No. Blanks are quite powerful, contrary to popular belief. A number of people have killed themselves by putting a handgun to their heads and firing a blank. There is enough pressure there to put a hole in a skull and turn the brain to mush.

Best is a brass rod about bore diameter. Or a steel rod with a brass tip about bore diameter.

I'm a bit nervous about putting a steel rod down the bore. Depending on the length inserted and flex, you can still bugger the muzzle.
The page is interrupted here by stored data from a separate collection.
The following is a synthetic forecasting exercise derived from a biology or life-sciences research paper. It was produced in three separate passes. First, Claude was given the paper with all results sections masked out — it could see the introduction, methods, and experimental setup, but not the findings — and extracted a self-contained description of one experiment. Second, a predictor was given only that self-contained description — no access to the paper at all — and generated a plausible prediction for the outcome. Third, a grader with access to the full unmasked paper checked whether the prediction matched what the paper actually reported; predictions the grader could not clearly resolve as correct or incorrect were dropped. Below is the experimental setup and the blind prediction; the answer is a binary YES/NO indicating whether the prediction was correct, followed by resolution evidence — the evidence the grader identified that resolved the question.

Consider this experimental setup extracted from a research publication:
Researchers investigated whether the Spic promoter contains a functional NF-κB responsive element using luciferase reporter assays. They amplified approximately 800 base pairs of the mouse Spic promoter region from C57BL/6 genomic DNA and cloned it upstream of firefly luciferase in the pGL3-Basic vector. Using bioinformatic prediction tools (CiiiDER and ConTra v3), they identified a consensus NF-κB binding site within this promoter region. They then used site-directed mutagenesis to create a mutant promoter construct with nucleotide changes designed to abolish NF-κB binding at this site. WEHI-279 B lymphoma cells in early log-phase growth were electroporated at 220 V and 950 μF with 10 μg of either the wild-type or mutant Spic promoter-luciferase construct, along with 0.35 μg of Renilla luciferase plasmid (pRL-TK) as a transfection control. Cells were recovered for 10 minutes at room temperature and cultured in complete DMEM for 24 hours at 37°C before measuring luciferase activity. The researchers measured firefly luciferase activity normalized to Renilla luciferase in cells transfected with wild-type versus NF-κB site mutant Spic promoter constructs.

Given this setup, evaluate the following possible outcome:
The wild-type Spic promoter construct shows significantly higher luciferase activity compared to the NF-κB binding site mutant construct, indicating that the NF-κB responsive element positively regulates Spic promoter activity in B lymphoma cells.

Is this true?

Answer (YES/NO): YES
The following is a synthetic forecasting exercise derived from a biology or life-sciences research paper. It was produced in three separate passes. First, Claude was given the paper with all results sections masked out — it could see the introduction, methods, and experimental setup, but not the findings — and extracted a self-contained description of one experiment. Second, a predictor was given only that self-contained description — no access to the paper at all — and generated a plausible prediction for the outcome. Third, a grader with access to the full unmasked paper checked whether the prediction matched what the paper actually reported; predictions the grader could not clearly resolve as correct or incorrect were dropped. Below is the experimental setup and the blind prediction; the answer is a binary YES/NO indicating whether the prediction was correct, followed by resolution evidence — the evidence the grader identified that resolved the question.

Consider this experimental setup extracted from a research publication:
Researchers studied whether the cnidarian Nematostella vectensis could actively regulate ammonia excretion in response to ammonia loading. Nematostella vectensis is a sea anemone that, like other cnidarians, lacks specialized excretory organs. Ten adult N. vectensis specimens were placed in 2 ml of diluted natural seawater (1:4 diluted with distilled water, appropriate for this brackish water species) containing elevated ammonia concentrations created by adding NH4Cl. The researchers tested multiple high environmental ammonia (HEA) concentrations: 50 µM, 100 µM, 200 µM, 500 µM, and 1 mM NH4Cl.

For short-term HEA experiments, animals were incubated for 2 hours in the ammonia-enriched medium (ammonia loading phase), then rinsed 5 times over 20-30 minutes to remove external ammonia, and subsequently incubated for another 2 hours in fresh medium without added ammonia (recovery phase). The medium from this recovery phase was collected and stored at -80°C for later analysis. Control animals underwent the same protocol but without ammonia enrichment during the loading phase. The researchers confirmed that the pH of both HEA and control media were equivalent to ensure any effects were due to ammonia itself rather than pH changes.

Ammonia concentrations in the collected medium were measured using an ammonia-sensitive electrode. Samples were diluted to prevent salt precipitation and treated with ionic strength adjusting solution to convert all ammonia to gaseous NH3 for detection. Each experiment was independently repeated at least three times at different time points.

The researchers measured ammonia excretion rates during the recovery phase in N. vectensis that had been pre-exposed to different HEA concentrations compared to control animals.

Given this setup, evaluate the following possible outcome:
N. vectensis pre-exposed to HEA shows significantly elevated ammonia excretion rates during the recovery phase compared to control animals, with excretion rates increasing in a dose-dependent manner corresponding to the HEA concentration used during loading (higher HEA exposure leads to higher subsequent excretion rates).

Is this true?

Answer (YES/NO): NO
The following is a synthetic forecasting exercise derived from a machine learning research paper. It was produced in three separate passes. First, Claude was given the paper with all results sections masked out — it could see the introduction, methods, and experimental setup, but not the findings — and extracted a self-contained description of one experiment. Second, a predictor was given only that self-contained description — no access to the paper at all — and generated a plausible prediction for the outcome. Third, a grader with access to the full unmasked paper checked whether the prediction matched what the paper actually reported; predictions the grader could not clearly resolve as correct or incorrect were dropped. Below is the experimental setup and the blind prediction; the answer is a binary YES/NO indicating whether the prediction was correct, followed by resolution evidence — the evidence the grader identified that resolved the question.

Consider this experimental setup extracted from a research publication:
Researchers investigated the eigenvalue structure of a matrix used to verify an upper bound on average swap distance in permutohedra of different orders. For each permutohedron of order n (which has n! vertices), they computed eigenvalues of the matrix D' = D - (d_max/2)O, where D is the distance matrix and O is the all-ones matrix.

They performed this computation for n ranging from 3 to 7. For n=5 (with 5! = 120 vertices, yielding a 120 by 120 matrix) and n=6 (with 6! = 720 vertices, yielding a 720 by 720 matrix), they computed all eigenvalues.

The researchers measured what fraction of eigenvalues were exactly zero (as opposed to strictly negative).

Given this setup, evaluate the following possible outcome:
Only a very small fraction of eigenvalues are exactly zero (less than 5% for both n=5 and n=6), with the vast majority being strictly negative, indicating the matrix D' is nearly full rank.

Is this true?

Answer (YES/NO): NO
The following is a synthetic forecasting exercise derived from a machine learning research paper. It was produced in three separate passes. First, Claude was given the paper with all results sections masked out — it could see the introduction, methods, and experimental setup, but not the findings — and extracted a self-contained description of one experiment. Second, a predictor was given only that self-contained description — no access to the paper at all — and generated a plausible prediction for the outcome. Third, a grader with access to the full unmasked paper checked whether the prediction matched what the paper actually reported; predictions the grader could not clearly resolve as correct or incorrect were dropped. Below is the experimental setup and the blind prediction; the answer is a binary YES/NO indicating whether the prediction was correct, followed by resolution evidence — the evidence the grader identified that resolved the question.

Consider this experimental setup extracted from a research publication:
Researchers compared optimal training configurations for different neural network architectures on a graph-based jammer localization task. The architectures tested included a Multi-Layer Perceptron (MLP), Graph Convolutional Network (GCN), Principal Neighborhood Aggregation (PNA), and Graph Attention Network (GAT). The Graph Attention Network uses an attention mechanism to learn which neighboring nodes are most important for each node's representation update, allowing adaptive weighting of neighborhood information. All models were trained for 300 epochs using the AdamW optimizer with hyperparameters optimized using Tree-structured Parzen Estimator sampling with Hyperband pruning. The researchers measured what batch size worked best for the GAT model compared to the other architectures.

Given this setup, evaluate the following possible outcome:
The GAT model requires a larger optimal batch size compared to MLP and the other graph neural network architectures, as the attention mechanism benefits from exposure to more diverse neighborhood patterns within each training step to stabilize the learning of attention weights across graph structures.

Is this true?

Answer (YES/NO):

I've seen steel cleaning rods, but I've always been hesitant to use them.

I don't like putting anything down the bore that is as hard as the barrel steel.
 
I concur.....As a professional instructor of over 4 decades....30 of those as a LE instructor ( and armorer).....I have seen my share of lodged projectiles, particularly from handloads.....have carried a brass range rod and mallet in my range kit since the 70's.....had a young lady pound four lead bullets up the pipe of a Ruger Sp 101 during a citizen NRA pistol class once....the 4th bullet lodged in between the cylinder and barrel...tied up the cylinder....which was fortuitous, since the 5th round had a full powder charge in it.....took a trip to the machine shop to solve that conundrum.

AS AN NRA CERTIFIED INSTRUCTOR MYSELF, FOR OVER 30 YEARS, I MUST QUESTION THE LEVEL OF SUPERVISION (OR LACK THEREOF) THAT WOULD ALLOW A YOUNG STUDENT TO PUMP 4 CONSECUTIVE SQUIB ROUNDS UP THE BARREL OF A REVOLVER, WITHOUT INTERVENTION………
 
AS AN NRA CERTIFIED INSTRUCTOR MYSELF, FOR OVER 30 YEARS, I MUST QUESTION THE LEVEL OF SUPERVISION (OR LACK THEREOF) THAT WOULD ALLOW A YOUNG STUDENT TO PUMP 4 CONSECUTIVE SQUIB ROUNDS UP THE BARREL OF A REVOLVER, WITHOUT INTERVENTION………

it's fairly easy ........
seen this stunt happen under rapid fire in a 10/22
was right around number 6 or 7 the shooter figured something was off.
the bore became a little interesting after that one, bulged at each impact point as they stacked up .... being straight lead I cleared them with mercury.
when possible, mercury trumps all methods as long as it can contact the lead.
 
I'm a bit nervous about putting a steel rod down the bore. Depending on the length inserted and flex, you can still bugger the muzzle. I've seen steel cleaning rods, but I've always been hesitant to use them.

I don't like putting anything down the bore that is as hard as the barrel steel.

Cold rolled steel rods, as sold in most hardware stores, are much softer than bbl steel.